-- START Records for the exercise --

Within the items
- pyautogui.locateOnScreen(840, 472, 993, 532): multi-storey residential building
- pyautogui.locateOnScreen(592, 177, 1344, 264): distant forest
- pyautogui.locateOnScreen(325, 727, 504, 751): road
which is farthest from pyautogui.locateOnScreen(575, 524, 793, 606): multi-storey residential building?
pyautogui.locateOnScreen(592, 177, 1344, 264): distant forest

-- END Records for the exercise --

→ Prompt: Put each line of the data above into a numbered list, leaving out any blank lines.

→ Response below:
1. Within the items
2. - pyautogui.locateOnScreen(840, 472, 993, 532): multi-storey residential building
3. - pyautogui.locateOnScreen(592, 177, 1344, 264): distant forest
4. - pyautogui.locateOnScreen(325, 727, 504, 751): road
5. which is farthest from pyautogui.locateOnScreen(575, 524, 793, 606): multi-storey residential building?
6. pyautogui.locateOnScreen(592, 177, 1344, 264): distant forest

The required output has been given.